**Aim of the exercise**
Convert the lines of the listing from the line containing "How much distance" through the line containing "12939 centimetres", both included, into a numbered list, leaving out blank lines and any line outside that range.

Data items
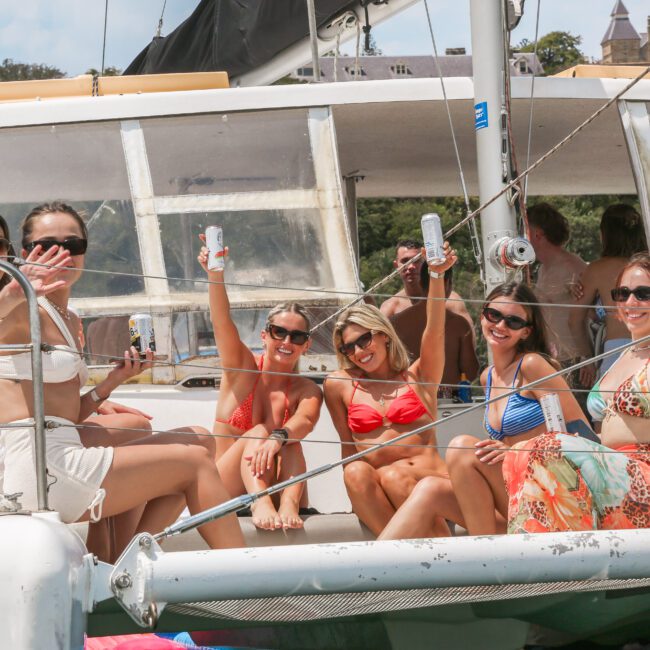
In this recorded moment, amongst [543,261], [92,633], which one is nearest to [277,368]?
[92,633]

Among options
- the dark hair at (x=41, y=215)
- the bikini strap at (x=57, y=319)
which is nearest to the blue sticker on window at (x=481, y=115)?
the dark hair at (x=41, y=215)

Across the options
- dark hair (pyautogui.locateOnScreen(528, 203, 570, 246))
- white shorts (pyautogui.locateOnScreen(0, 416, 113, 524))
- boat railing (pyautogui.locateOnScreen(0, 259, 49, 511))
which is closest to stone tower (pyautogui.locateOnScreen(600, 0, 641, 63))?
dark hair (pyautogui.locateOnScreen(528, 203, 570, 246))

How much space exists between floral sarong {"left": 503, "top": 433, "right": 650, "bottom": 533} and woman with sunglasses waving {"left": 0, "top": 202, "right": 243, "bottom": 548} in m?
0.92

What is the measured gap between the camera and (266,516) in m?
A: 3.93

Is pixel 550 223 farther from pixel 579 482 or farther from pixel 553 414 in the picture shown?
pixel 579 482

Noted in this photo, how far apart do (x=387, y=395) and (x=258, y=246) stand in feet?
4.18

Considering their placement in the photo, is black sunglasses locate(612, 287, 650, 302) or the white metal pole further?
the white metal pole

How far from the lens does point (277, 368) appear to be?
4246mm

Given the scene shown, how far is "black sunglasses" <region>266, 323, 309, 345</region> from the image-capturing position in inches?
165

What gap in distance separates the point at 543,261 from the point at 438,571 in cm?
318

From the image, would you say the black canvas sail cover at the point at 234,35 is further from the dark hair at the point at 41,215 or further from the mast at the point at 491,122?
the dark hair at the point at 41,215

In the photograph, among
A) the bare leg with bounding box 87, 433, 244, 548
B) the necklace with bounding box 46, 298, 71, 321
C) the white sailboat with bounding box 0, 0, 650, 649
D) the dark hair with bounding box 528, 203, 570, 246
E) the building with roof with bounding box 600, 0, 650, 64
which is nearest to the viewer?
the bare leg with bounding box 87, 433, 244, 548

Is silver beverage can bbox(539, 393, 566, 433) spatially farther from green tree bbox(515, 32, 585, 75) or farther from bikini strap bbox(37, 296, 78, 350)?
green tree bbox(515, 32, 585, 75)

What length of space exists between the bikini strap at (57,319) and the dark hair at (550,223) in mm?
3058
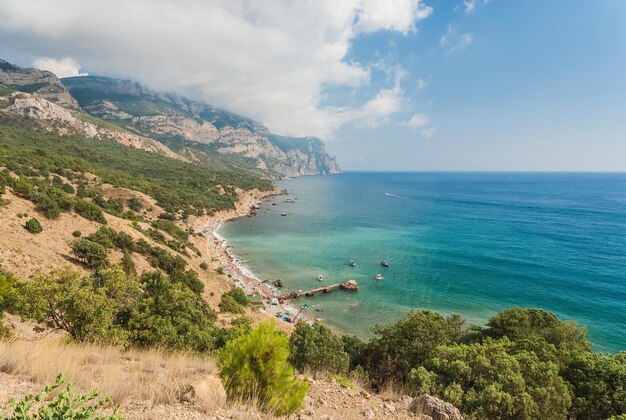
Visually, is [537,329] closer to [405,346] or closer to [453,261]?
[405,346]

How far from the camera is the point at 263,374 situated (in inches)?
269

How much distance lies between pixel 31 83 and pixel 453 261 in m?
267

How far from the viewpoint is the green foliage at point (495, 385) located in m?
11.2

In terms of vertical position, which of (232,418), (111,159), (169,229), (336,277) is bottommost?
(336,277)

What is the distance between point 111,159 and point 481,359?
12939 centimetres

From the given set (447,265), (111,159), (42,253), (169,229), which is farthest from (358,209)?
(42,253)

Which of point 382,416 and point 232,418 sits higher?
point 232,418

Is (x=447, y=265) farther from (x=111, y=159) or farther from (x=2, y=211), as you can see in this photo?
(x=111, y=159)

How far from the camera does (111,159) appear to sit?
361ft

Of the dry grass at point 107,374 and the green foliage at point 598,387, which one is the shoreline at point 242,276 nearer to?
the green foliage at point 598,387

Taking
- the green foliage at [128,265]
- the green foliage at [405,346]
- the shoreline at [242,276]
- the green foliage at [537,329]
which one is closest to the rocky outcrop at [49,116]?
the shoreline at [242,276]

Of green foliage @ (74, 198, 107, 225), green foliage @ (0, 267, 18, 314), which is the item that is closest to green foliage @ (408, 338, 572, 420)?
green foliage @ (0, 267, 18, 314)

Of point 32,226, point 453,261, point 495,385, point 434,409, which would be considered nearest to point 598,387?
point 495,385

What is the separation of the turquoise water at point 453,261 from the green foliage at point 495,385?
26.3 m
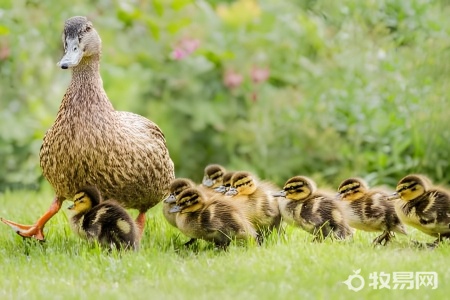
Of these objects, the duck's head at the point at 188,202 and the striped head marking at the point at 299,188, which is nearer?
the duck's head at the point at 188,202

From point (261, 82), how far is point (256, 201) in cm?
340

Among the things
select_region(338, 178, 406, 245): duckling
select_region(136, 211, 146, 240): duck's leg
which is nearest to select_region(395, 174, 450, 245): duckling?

**Completed exercise**
1. How much distance lies between pixel 31 83 and pixel 453 261 in m?
2. 267
3. How far from the viewpoint is the green foliage at point (495, 385) located in m?
4. 11.2
5. In terms of vertical position, which of (232,418), (111,159), (169,229), (336,277) is bottommost?
6. (336,277)
7. What is the distance between point 111,159 and point 481,359?
8. 12939 centimetres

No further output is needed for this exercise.